Task 1:
In the Worlds 2007 report, update the passage that begins at the words "Last week, I" and stops after "U/B Faeries decklist.", replacing "Standard" with "Constructed".
Task 2:
Name every card in the Worlds 2007 report's sentence that begins "One note for those back home".
Task 3:
Carry on the Worlds 2007 report from its final sentence.

Source document:
>>>

My Worlds by Zvi Mowshowitz
Last Friday, Zvi Mowshowitz talked us through the decision processes that led him to his powerful Blue/Black Faeries deck for the Standard portion of Worlds 2007. Today we see the deck in action – five rounds against the best players the world has to offer. Zvi then moves on to tales of his preparations for triple Lorwyn draft…

[Part 1 – Standard Preparation.]

Part 1 can be found here

Last week, I took you through some of the thoughts behind my choice of deck for the Standard portion of Worlds 2007. Today, I walk you through the five rounds of Standard play before moving onto some general thoughts on triple Lorwyn draft…

For reference, here is my Worlds Standard U/B Faeries decklist.


Let’s go!

Round 1: Asaf Shomer [ISR]

All four Hall of Fame inductees had first round feature matches, so I shuffled up under the lights against Asaf’s Guile deck. It quickly became clear what he was up to and we settled into the match. Pendelhaven allowed me to get around Desert as planned, forcing him onto a clock. He tried to answer with cards like Venser and Guile, but even if they resolve they do very little to stop me since they cannot block and it was too late to race. There’s a game where my draw is beyond awkward and I can’t put him on a good enough clock thanks to a giant flood, then in game 3 he stalls on land, making the conclusion anti-climactic. I’m still wondering if I could have won game 2 by simply attacking with a bunch of Conclaves, as I had him down to six, but I tried to fight a war instead and he had the goods. The Guile matchup is about sitting around and waiting on both sides. If he lets you stick a Clique or a Scion it’s over in short order, unless he can resolve a Sower of Temptation or other large spell in response. Eventually he can overpower you, but eventually is a long time and Pendelhaven puts him on a ten turn clock even against Desert. Pithing Needle made game 3 interesting by taking out Pendelhaven, but he was too far behind. One note for those back home is that you do run Terror after sideboarding in this matchup, as killing Sower of Temptation and Teferi are vital and often he has to force them out by test spelling on your turn and then tapping out on his own turn to force the issue.

<<<

Provided data:
>>>

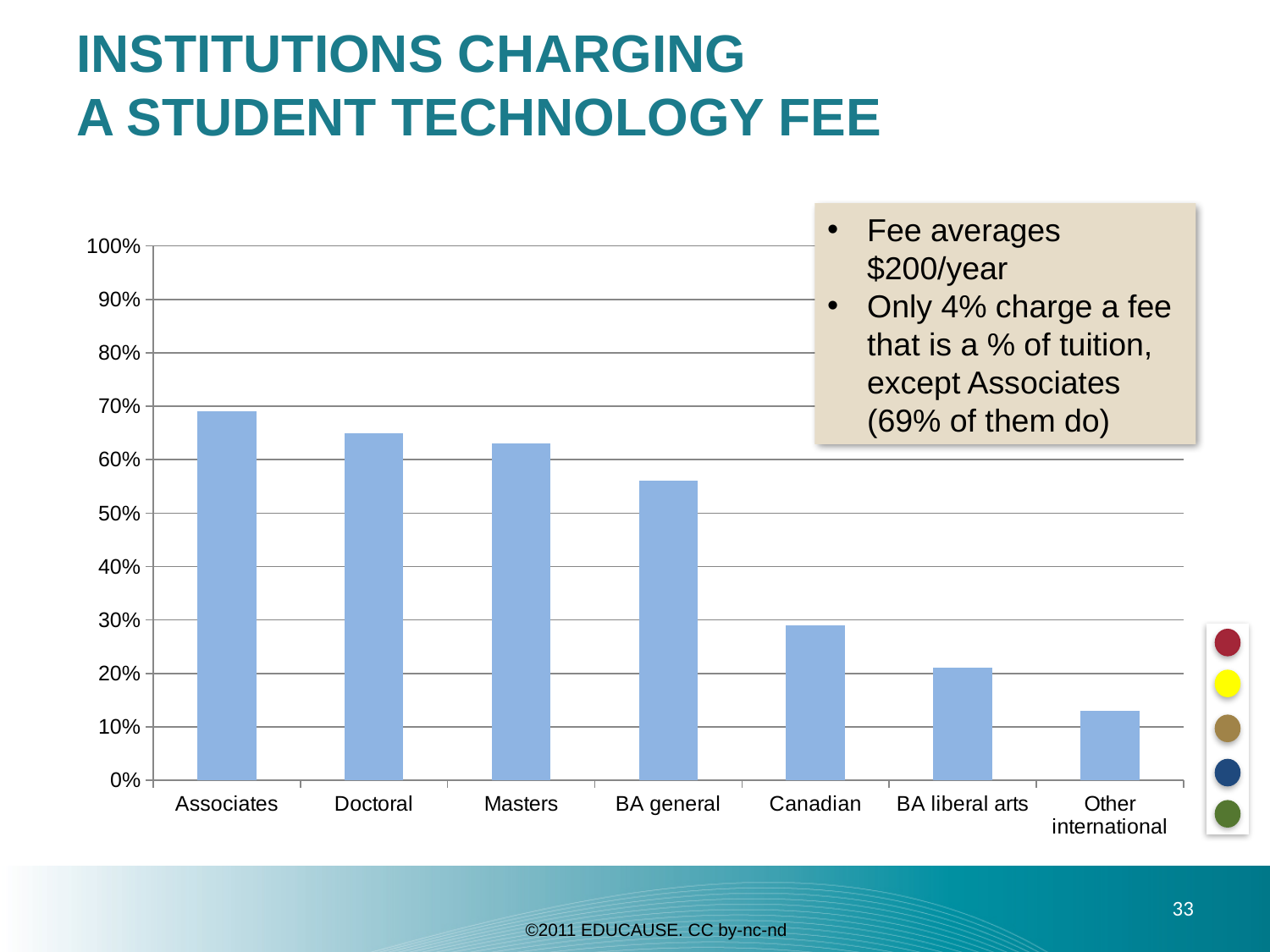
Is the value for Associates greater or less than 60%? greater Which category has the highest bar in the chart? Associates Do the bar values rise or fall moving from left to right along the x axis? fall What is the title of the slide containing the chart? INSTITUTIONS CHARGING A STUDENT TECHNOLOGY FEE Which is larger, the value for Doctoral or the value for BA liberal arts? Doctoral Is the value for BA general greater or less than 50%? greater Which category has the lowest bar in the chart? Other international How many institution categories are shown on the x axis of the chart? 7 Is the value for Canadian greater or less than 40%? less Which is larger, the value for Canadian or the value for Masters? Masters What kind of chart is shown on the slide? bar chart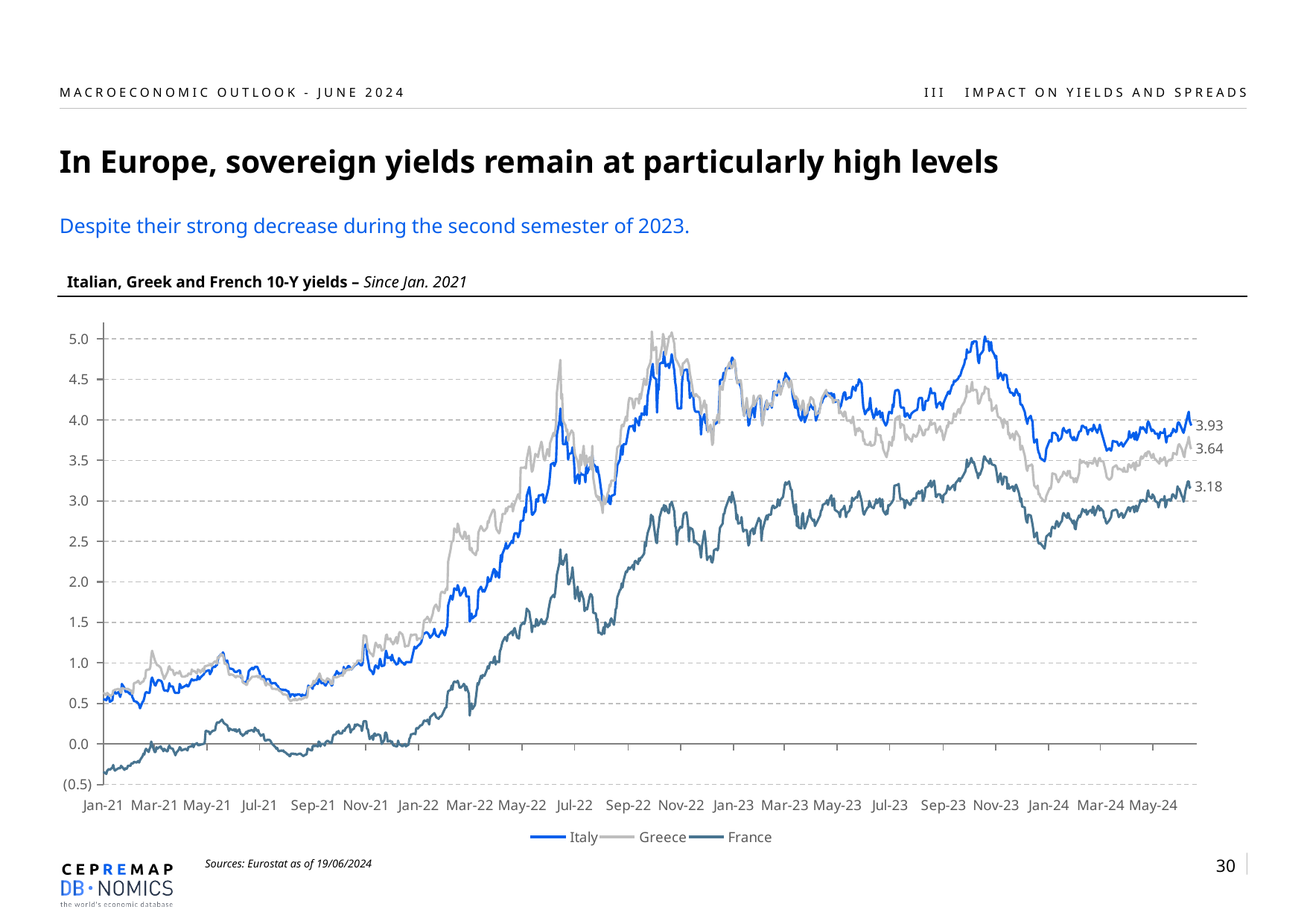
What is the difference between the latest Italy value and the latest France value? 0.75 Which series has the highest value at the end of the chart? Italy What kind of chart is shown on the slide? Line chart What is the latest value shown for the Italy series? 3.93 Is the value for France in Jan-21 greater or less than 0.0? less Which series has the lowest value at the end of the chart? France At the end of the chart, is the Greece value larger or the France value larger? Greece What is the latest value shown for the Greece series? 3.64 Does the Italy series rise or fall between Jan-21 and Jan-23? Rise What is the difference between the latest Italy value and the latest Greece value? 0.29 What is the latest value shown for the France series? 3.18 How many series does the legend list? 3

<<<

Task answer 1:
Last week, I took you through some of the thoughts behind my choice of deck for the Constructed portion of Worlds 2007. Today, I walk you through the five rounds of Constructed play before moving onto some general thoughts on triple Lorwyn draft…

For reference, here is my Worlds Constructed U/B Faeries decklist.

Task answer 2:
Terror
Sower of Temptation
Teferi

Task answer 3:
Round 2: Florian Pils [DEU]

I believe Pils was playing a counterless Mannequin deck. This gives you all sorts of control over what happens, since you have all the veto power, but he has an awful lot of cards that are annoying for you. I make a huge mistake in game 1 by not running a Sprite out there on turn 2, and I know it right away, forcing me to play around threats to Clique the entire game and finally getting through his four Conclaves by topdecking Cryptic Command before he can get up his defenses and start to let his card advantage do its work. Game 2 is less interesting, and I win without incident with a curved out draw that overwhelms him. I see the Mannequin matchup as strong for you, since they can’t use their artifact creatures to block. That means that you can win with a fast draw, but they have to win a long game against the deck with all the counters. You need to play carefully since they can snowball their advantage quickly if given the chance, but the natural edge feels very strong to me.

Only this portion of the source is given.